I watched the recent film featuring the astounding Dr Gabor Maté. It’s called The Wisdom of Trauma (www.thewisdomoftrauma.com). It shows vividly how much dysfunctional human behaviour is explained by early childhood trauma. You don’t have to look very far, for instance, into any prison population to see how clearly this is true or to see what poor mental and physical health so many of these prisoners have. As a coach you may want to take one of the many Adverse Childhood Experiences questionnaires to assess your own past. Here is one helpful article which also contains a questionnaire:
Abuse, neglect, alcoholism – they’re all here. I took the questionnaire myself and my score was zero. This was not a surprise. I had loving parents who stayed together, I was an encouraged and cherished only child. I passed smoothly through the post WW2 education system, all of it free. Yet I have only recently understood that trauma has touched me too. My parents’ lives had been blighted by war, poverty, unemployment – and in my father’s case by a very unhappy relationship with his mother. Our small house was overcrowded and my parents had no privacy. This was because my mother’s father came to live with us and soon there was also the orphaned son of a close friend.
Anger could not be expressed but it simmered away not far beneath the surface, enough to be perceptible and alarming to a child.
Anxiety about security as it manifested through lack of money and questionable health was ever present and there is no way it could have bypassed me. After my father died I discovered a journal for the winter of 1947 when he wrote, ‘We don’t have enough food. Mary and I are holding back to make sure the children are not going hungry’. My role was to achieve through education what had been denied to my parents, something that they took for granted as desirable. I undoubtedly came to believe that love depended on academic achievement.
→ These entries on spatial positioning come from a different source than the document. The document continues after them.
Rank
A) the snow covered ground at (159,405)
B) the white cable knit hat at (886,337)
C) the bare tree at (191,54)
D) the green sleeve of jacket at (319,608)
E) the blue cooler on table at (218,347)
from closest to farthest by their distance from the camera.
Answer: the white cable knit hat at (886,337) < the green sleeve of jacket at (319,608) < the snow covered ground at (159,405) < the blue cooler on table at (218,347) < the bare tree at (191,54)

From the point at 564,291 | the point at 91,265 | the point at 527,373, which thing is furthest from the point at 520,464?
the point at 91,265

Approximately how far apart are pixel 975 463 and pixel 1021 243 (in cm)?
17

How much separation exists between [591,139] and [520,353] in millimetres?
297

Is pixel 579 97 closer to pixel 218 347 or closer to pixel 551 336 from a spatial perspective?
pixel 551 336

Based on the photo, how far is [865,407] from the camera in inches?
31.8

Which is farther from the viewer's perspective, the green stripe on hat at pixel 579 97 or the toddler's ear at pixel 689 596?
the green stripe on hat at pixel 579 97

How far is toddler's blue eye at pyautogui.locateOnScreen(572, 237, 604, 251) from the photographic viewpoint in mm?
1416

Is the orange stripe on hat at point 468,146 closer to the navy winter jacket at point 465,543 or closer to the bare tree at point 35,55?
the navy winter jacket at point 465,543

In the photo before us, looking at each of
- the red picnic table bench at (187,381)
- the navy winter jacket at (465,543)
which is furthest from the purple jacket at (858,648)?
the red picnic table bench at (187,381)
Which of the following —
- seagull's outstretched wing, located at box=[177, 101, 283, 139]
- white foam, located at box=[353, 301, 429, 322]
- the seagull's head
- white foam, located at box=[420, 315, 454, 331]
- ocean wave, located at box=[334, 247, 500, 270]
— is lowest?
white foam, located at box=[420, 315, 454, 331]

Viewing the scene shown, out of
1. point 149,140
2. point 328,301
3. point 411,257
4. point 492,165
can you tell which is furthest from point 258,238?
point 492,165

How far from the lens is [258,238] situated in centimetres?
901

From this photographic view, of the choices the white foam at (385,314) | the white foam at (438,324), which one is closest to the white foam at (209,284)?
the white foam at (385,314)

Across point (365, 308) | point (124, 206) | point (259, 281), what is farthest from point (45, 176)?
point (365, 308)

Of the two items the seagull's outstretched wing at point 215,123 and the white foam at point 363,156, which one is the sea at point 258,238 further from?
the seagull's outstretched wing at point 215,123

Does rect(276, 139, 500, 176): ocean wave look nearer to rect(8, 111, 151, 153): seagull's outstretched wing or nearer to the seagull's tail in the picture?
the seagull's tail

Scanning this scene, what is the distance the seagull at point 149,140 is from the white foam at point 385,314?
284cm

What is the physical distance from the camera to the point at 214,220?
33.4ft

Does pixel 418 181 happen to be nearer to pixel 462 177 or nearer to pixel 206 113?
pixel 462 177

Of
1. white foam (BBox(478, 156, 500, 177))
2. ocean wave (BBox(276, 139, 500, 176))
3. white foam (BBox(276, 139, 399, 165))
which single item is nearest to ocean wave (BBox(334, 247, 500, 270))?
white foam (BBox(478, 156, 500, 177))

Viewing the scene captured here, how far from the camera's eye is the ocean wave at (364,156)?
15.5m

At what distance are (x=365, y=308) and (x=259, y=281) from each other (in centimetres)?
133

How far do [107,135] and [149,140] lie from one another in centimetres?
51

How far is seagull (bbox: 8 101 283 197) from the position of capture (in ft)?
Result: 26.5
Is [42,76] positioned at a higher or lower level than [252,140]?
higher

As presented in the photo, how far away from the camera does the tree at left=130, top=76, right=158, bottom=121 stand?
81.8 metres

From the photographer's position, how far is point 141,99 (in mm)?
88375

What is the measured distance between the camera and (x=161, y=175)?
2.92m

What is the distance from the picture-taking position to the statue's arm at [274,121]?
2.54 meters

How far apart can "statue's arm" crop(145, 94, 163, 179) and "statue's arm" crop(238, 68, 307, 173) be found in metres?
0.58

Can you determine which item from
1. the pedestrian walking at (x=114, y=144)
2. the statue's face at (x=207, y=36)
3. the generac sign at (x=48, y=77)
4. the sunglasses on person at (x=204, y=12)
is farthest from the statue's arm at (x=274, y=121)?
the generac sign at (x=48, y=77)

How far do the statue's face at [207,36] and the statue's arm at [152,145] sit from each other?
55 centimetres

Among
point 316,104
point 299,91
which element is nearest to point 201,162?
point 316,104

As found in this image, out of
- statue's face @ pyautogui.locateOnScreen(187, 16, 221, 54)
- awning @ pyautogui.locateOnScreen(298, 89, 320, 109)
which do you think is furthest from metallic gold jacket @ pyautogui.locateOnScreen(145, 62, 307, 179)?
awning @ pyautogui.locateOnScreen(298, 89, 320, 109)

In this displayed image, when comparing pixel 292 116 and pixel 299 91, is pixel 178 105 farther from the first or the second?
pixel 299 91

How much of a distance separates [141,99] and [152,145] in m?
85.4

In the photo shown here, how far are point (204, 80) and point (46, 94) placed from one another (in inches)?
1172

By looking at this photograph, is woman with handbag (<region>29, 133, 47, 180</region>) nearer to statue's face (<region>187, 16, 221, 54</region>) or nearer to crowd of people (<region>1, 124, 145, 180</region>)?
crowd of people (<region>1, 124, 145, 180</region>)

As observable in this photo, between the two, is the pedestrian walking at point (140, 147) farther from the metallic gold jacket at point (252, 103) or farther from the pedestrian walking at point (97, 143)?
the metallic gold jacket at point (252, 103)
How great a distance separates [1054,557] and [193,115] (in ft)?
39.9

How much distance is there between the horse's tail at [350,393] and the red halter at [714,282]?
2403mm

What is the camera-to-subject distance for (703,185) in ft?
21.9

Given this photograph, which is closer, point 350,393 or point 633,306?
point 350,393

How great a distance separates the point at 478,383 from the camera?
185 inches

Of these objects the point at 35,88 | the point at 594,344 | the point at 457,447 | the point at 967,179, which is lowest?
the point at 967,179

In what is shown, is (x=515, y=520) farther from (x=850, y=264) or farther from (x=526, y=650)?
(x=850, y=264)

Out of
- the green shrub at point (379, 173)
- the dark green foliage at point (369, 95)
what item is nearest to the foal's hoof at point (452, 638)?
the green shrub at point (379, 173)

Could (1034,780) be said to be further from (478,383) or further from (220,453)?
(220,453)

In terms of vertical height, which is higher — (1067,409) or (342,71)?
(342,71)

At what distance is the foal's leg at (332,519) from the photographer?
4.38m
I never remember being hugged or kissed and for certain I would have been left to bawl in my pram when unhappy or upset, as that was the dominant theory of childrearing at the time.
These are extremely minor problems compared with having parents who abused, beat and neglected you, died, left – or who had chronic problems with depression, alcohol and drugs.
Yet, as Gabor Maté, and other writers and thinkers such as Bessel van der Kolk, explain, the body remembers even when we don’t. Our neuro-physiology keeps the score. In my own case I have learnt that I must manage that drive to over-achievement. When I don’t, stress will trigger migraines, or more recently mysterious eruptions of hives and eczema.
We need to beware as coaches of thinking that we are trauma-free, a wonderfully fortunate group of ‘Us’ who can gaze at ‘Them’, a traumatized population, with pity and wonder. Thank goodness that didn’t happen to us! But the chances are that something like it did happen to us, even if only glancingly. Maybe there are some wonderfully lucky people who have entirely escaped, but somehow I doubt it.
As ever in coaching we start with ourselves. How far would our early experience be defining our own hot buttons? What form do these take? How might this have contributed to developing our own Survival Self? This is all part of why when coaching works it is because we are being a coach, the authentic person, not doing coaching.